## WHAT TO DO
Transcribe the part of the excerpt on femtosecond laser processing of TC4 starting at "The extremely short" and ending at "processing are limited.".

## TEXT EXCERPT

The extremely short interaction time with the material is an essential characteristic of laser processing, especially femtosecond laser processing. Femtosecond lasers significantly reduce the formation of a heat-affected zone due to their short thermal diffusion distance formed within the material. Researchers are dedicated to enhancing the corrosion resistance [20,21] and biocompatibility [22,23,24] of TC4 through laser surface treatment. Studies on the tensile properties of TC4 after femtosecond laser processing are limited.

In this study, a 500 μm TC4 substrate was chosen. By adjusting the femtosecond laser parameters during femtosecond laser irradiation, stress–strain curves under different irradiation conditions were obtained through tensile testing, enabling the analysis of their impact on tensile strength. The stress–strain curves obtained during tensile testing revealed that the coordinates corresponding to the highest tensile strength and maximum elongation at break were achieved at laser fluences (Fps) of 8 and 10 J/cm², respectively. Specifically, post-femtosecond laser surface irradiation (LSI) resulted in a maximum increase in tensile strength of approximately 8.54% and a maximum enhancement in elongation at break of 25.61%, compared with original TC4. The yield strength showed no significant variation within the tested laser process range. In addition, we verify that cracks in tensile fractures of TC4 start from the middle, while laser-induced fracture cracks occur from both ends. Microscopic morphology and structural analysis of the fracture surfaces under different processing conditions were conducted, and the impacts on tensile performance were discussed based on laser processing principles.

2. Materials and Methods

2.1. Laser Processing and Sample Preparation

This study employed an ultrafast pulse laser system from Shenzhen Han’s Laser Company (Shenzhen, China) for the double-sided microprocessing of the central section of tensile standard specimens made from original TC4 substrate, as illustrated in Figure 1a. The laser system featured pulse characteristics with a wavelength of 1040 nm, a repetition frequency of 10 kHz, and a pulse duration of 160 fs. The beam diameter was 28 μm, and an F-Theta lens with a focal length of 50 mm was utilized. A TC4 standard substrate with a length (L₀) of 21 mm, a width (W) of 7 mm, and a thickness (T) of 500 μm, as shown in Figure 1b, was used with a sample length of 70 mm.

Prior to experimentation, the surfaces of original TC4 substrate underwent fine polishing using 1200-grit sandpaper to eliminate minor protrusions; the original composition of TC4 is shown in

Table 1. Chemical composition of original TC4 (mass fraction).

Element	Ti	Fe	N	H	O	Al	C	V
Quality Proportion (%)	margin	0.3	0.05	0.015	0.02	5.5–6.8	0.1	3.5–4.5

. Subsequently, a polishing compound was applied for a smoother surface. The samples were then ultrasonically cleaned in anhydrous ethanol for 10 min before processing, and the TC4 surfaces were rinsed with water to remove any surface impurities.

During the femtosecond laser processing, a linear scanning method was employed to irradiate the TC4 processing area, with a laser scanning interval of 10 μm. The average Fp in the laser spot was calculated using Formula (1):

$$Fp=\frac{4P}{f\pi D^2}$$

(1)

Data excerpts
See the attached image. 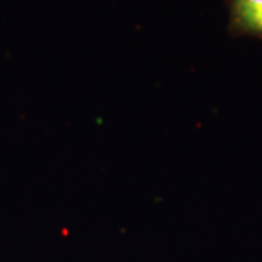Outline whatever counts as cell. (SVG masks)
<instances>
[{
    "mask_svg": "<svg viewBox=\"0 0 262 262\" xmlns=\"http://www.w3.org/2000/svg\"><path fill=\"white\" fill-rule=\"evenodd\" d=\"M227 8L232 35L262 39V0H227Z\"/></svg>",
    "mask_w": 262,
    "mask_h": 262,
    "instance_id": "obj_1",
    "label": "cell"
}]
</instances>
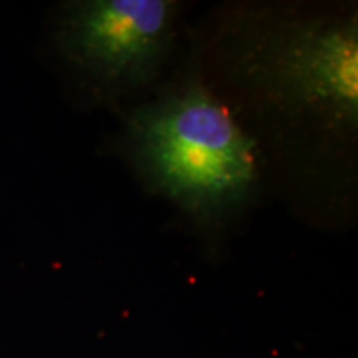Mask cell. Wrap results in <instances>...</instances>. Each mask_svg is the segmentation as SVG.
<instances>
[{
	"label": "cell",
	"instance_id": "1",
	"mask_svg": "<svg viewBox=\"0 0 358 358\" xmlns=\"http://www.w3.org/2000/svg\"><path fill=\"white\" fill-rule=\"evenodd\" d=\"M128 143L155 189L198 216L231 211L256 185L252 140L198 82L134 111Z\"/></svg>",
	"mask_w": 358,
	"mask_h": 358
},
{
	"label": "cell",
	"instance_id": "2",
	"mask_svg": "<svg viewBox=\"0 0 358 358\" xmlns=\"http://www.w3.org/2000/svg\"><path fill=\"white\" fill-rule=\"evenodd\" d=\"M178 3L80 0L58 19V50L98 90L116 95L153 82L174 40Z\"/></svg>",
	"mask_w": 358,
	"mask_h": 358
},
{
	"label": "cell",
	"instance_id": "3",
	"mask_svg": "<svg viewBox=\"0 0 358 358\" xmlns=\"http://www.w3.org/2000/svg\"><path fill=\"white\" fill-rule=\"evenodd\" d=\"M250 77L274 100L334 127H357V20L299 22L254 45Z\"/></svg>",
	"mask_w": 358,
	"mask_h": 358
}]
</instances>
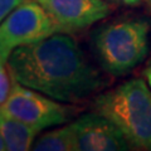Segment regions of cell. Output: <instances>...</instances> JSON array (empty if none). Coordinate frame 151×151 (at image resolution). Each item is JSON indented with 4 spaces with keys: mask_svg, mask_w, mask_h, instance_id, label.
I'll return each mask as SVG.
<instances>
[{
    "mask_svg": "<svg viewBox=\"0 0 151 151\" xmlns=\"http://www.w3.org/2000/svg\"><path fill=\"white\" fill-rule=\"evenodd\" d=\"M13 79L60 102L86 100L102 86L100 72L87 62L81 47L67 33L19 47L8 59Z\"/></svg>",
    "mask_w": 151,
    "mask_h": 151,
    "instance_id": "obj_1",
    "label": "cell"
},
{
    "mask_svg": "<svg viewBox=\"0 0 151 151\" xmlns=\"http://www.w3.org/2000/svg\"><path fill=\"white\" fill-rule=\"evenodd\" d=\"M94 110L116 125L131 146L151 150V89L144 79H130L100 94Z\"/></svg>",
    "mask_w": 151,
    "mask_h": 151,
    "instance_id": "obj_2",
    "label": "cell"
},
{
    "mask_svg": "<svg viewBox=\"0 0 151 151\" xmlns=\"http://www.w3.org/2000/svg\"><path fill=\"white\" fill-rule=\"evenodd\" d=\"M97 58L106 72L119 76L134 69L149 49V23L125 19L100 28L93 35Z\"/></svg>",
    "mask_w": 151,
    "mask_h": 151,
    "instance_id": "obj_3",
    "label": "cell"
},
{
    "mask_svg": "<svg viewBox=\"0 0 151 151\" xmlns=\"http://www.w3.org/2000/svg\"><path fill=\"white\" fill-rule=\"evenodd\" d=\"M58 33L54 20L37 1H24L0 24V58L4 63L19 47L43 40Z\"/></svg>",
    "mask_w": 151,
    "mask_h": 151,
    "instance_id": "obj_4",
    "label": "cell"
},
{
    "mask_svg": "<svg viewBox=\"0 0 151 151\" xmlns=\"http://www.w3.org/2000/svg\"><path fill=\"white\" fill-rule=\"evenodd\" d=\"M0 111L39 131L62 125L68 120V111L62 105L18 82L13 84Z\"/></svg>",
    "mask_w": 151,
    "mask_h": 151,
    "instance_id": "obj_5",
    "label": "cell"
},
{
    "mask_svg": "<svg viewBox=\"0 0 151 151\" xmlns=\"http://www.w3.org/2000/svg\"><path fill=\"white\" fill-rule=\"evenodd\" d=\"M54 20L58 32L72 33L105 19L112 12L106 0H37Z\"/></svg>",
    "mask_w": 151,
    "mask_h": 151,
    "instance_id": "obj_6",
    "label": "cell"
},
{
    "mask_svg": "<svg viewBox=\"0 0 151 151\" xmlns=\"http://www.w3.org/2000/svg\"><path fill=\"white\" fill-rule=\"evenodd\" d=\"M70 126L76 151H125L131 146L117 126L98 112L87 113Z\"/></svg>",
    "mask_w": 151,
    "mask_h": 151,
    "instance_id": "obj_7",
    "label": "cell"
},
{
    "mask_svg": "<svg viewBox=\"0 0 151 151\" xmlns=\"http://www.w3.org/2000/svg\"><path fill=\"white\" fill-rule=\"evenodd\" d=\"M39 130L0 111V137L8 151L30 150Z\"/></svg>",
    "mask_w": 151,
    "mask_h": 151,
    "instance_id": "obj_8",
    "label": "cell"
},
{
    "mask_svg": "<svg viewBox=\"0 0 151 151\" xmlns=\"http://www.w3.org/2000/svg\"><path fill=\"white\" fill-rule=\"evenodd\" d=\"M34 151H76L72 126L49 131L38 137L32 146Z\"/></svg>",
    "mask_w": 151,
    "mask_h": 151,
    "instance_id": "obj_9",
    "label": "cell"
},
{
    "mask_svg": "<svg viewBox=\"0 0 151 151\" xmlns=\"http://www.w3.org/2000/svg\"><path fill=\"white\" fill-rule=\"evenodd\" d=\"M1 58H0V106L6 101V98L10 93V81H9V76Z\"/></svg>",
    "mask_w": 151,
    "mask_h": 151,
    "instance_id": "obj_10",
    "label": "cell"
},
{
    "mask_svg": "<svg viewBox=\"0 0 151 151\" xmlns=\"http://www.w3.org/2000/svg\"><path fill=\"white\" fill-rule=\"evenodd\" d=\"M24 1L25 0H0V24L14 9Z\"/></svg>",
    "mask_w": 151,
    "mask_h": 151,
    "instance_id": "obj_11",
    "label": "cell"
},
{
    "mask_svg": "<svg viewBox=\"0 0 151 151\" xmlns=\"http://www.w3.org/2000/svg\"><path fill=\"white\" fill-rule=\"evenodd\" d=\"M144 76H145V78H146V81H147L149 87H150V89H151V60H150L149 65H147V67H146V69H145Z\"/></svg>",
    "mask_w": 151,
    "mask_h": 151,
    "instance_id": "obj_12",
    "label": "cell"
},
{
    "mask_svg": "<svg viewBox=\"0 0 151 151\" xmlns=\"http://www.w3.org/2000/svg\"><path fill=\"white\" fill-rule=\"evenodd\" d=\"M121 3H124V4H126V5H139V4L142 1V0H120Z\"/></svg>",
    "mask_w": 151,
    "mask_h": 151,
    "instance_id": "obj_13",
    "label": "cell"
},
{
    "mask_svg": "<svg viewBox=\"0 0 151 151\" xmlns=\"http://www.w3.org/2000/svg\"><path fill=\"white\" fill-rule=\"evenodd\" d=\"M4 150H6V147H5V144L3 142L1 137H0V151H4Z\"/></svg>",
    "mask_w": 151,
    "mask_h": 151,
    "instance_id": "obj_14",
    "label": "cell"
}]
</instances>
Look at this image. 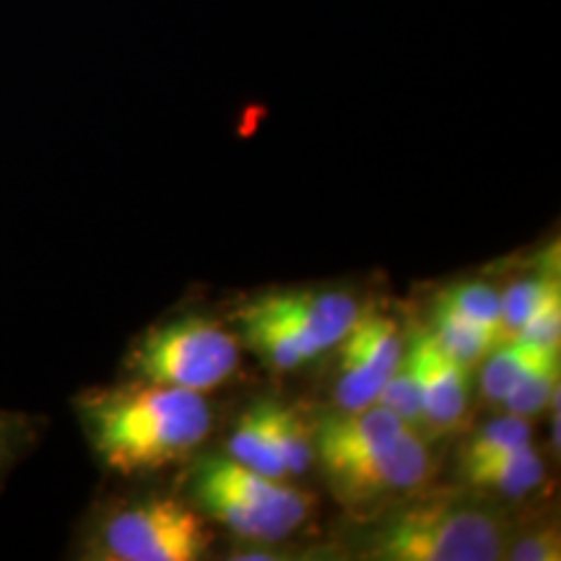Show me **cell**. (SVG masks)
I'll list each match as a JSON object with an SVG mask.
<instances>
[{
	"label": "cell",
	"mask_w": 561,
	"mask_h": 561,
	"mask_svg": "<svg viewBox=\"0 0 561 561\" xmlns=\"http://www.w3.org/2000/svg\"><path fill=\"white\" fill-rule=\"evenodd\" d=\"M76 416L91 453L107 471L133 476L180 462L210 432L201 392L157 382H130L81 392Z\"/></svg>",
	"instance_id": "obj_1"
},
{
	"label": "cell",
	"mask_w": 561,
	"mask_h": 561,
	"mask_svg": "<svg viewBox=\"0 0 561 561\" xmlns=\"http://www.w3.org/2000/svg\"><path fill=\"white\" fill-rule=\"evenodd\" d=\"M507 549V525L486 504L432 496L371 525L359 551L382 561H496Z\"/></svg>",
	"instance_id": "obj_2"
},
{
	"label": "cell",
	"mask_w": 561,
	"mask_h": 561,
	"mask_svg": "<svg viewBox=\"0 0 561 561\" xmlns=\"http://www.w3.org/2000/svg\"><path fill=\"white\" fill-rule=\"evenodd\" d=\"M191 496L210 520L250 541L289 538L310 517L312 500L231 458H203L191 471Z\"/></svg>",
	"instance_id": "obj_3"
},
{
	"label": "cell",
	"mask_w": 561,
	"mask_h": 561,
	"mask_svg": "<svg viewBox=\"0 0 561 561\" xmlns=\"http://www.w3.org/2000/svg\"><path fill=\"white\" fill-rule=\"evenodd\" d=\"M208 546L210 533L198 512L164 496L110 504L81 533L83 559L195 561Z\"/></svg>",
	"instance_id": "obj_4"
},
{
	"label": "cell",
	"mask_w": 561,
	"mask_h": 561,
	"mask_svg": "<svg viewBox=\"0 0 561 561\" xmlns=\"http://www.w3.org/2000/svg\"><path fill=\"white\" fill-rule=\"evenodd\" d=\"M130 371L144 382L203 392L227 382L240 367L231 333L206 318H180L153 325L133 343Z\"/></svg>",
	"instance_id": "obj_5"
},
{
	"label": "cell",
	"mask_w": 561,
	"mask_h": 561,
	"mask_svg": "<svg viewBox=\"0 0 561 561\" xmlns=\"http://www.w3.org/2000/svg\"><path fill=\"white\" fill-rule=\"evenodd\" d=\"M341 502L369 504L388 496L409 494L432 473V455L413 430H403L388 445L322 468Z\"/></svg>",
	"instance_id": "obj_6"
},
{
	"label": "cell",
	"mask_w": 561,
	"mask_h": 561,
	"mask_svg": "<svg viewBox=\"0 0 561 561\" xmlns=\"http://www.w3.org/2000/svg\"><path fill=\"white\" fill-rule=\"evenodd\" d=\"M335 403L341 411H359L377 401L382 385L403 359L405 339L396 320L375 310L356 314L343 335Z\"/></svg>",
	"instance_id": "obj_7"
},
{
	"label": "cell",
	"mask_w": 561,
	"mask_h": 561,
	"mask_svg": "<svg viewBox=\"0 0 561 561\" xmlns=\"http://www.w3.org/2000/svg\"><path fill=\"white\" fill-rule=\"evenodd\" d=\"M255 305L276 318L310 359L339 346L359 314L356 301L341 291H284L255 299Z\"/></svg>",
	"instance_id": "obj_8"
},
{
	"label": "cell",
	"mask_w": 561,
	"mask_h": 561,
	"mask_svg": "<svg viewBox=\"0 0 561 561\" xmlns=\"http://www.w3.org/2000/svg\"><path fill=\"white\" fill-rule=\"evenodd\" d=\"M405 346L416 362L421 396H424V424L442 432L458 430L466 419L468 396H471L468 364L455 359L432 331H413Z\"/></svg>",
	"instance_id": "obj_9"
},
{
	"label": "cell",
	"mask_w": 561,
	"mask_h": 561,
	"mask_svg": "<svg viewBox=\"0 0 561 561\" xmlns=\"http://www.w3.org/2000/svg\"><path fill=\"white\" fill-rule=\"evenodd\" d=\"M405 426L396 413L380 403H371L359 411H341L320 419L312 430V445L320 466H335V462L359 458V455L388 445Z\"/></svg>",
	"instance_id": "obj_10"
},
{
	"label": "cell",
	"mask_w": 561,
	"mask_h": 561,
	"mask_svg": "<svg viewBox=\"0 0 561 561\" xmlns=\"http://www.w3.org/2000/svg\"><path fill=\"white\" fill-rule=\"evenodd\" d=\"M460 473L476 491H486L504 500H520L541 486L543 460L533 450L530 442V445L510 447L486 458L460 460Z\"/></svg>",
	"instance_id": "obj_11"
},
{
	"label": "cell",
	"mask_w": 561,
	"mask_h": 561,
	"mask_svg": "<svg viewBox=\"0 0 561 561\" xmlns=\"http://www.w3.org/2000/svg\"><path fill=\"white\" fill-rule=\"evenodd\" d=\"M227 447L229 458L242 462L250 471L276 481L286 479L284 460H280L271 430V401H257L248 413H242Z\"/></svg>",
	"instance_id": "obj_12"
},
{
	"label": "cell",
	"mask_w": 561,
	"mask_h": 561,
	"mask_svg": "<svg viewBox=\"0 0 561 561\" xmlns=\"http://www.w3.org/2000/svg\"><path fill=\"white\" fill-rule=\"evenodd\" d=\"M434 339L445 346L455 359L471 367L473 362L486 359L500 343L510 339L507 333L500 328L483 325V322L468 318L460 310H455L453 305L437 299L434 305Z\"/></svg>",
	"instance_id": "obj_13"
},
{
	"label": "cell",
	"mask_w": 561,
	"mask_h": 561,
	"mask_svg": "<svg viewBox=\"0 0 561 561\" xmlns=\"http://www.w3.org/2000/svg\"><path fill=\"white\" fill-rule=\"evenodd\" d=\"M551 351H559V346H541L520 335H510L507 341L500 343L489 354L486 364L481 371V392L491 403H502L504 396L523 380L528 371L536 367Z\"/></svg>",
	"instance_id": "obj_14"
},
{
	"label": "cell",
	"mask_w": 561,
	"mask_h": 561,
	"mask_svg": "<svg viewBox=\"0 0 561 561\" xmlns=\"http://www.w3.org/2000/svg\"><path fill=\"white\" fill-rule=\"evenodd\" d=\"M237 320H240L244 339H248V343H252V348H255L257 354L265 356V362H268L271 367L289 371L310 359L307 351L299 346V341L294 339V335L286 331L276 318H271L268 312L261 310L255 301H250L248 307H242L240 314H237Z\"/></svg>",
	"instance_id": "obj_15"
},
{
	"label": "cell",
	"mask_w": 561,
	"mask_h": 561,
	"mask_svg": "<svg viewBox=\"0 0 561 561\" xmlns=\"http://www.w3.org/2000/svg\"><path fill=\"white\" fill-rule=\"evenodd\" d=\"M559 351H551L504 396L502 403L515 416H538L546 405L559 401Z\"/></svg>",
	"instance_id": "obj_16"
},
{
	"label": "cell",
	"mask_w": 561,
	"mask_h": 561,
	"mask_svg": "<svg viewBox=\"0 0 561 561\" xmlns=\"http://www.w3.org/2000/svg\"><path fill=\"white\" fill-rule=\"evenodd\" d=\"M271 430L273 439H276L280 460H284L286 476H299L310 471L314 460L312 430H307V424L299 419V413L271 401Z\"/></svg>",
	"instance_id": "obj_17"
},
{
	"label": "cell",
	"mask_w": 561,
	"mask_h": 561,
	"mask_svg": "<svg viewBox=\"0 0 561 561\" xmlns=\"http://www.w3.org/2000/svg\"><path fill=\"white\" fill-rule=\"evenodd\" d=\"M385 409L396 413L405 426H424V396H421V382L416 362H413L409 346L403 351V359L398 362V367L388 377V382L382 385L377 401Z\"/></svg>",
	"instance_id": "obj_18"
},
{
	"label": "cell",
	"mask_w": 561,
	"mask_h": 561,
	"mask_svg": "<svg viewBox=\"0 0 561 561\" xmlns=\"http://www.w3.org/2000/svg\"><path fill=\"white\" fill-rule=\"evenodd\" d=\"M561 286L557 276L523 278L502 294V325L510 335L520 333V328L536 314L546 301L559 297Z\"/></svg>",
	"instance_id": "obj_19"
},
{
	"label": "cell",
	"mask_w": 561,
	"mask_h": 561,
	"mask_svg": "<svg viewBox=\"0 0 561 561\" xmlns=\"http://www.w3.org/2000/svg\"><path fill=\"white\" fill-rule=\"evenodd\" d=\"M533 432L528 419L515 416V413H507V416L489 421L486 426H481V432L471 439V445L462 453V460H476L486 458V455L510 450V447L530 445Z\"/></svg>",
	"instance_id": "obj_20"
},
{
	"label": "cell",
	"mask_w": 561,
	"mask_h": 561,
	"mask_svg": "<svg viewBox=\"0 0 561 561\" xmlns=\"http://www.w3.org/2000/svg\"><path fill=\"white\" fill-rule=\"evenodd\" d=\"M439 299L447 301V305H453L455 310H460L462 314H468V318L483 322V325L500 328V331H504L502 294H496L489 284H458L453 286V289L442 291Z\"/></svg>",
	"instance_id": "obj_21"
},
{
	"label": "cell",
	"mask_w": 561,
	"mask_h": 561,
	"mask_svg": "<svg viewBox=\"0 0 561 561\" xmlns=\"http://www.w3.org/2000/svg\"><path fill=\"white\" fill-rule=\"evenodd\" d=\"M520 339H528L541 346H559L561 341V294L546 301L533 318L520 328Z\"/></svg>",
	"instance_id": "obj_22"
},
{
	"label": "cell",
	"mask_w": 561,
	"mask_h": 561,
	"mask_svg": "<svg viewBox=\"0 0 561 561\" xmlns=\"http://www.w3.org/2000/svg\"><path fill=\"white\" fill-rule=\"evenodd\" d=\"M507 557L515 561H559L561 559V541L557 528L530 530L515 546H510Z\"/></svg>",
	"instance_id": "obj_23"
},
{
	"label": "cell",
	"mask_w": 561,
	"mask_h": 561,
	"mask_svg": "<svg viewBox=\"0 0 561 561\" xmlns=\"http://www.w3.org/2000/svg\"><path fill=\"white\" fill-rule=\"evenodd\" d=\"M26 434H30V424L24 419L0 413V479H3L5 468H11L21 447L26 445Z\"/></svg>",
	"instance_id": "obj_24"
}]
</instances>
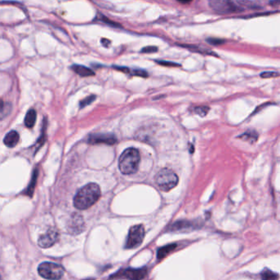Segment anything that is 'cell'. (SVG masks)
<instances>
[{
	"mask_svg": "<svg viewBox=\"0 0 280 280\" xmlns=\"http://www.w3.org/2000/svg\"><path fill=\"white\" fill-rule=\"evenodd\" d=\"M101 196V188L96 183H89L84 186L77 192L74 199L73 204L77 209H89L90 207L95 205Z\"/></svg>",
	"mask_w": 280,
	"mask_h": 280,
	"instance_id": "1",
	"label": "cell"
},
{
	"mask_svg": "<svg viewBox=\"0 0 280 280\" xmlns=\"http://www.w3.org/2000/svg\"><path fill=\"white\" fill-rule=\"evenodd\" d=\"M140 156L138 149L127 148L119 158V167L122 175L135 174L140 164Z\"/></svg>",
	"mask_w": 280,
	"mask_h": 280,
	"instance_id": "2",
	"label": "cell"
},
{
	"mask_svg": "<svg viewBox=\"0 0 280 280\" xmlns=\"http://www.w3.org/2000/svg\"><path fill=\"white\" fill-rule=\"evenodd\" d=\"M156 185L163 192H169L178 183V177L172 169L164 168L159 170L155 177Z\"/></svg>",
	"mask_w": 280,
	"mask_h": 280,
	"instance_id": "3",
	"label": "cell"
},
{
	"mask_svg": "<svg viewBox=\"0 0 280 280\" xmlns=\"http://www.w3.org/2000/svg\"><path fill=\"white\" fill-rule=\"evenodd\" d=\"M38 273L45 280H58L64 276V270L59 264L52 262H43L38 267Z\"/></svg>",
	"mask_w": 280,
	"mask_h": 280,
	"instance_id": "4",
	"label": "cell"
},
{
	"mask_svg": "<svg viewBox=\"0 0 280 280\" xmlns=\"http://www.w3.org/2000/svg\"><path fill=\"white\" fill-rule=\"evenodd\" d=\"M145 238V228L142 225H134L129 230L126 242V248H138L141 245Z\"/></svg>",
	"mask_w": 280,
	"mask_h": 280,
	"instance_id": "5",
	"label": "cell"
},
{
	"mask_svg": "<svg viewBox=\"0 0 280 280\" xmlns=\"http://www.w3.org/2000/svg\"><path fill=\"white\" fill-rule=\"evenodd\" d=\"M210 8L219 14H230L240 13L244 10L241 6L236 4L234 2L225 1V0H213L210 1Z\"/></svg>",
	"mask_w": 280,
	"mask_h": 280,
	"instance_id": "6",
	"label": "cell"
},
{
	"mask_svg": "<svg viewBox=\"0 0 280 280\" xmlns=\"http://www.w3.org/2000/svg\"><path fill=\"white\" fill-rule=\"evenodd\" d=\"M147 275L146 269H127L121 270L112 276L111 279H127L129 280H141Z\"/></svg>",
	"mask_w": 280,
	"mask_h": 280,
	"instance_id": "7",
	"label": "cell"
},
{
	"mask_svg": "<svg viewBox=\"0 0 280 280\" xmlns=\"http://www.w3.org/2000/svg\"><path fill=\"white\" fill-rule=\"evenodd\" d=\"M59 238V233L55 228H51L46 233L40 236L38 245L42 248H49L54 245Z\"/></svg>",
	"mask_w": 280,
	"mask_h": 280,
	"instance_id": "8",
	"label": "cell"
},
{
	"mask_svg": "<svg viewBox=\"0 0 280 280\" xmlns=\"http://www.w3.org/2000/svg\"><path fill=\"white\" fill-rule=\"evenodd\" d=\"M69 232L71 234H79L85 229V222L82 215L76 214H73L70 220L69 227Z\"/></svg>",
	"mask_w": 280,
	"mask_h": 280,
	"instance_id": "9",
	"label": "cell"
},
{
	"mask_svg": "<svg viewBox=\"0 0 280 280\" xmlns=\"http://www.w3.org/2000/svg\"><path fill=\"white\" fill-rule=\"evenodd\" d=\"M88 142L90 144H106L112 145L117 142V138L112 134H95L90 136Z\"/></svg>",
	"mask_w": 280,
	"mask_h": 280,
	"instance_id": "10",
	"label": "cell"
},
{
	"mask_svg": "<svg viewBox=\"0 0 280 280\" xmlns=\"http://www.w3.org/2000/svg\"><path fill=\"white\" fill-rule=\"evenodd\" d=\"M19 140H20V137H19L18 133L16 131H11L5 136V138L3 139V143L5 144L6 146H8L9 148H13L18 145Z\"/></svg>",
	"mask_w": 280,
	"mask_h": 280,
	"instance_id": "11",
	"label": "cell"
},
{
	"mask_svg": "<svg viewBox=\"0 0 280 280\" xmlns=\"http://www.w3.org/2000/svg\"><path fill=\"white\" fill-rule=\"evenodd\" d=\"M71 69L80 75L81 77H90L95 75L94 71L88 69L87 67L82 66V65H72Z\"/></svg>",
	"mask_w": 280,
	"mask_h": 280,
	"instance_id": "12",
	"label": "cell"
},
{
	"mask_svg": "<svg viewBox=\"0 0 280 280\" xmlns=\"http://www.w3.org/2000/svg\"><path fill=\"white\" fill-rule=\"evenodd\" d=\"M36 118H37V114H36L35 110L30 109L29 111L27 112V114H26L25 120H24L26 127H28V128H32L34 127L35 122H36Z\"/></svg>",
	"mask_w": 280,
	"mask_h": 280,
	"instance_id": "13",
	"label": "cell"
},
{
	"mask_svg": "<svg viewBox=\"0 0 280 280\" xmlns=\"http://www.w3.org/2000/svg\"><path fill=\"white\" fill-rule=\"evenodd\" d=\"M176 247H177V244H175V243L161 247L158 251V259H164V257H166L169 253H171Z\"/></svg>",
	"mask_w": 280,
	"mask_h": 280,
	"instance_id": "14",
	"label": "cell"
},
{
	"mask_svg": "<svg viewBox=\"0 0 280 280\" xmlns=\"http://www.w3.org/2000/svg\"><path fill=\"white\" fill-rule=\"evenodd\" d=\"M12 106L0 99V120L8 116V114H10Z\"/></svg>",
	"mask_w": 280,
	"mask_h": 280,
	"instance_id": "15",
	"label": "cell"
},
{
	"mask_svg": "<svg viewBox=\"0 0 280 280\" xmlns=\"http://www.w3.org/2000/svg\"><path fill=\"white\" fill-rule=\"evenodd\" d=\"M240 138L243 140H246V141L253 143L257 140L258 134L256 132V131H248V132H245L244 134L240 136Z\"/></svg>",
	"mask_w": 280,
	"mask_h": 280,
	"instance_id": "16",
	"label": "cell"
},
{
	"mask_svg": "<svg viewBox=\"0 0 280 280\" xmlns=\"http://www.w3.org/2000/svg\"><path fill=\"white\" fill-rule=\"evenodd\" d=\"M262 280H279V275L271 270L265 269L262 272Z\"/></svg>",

## RESPONSE
The extremely short interaction time with the material is an essential characteristic of laser processing, especially femtosecond laser processing. Femtosecond lasers significantly reduce the formation of a heat-affected zone due to their short thermal diffusion distance formed within the material. Researchers are dedicated to enhancing the corrosion resistance [20,21] and biocompatibility [22,23,24] of TC4 through laser surface treatment. Studies on the tensile properties of TC4 after femtosecond laser processing are limited.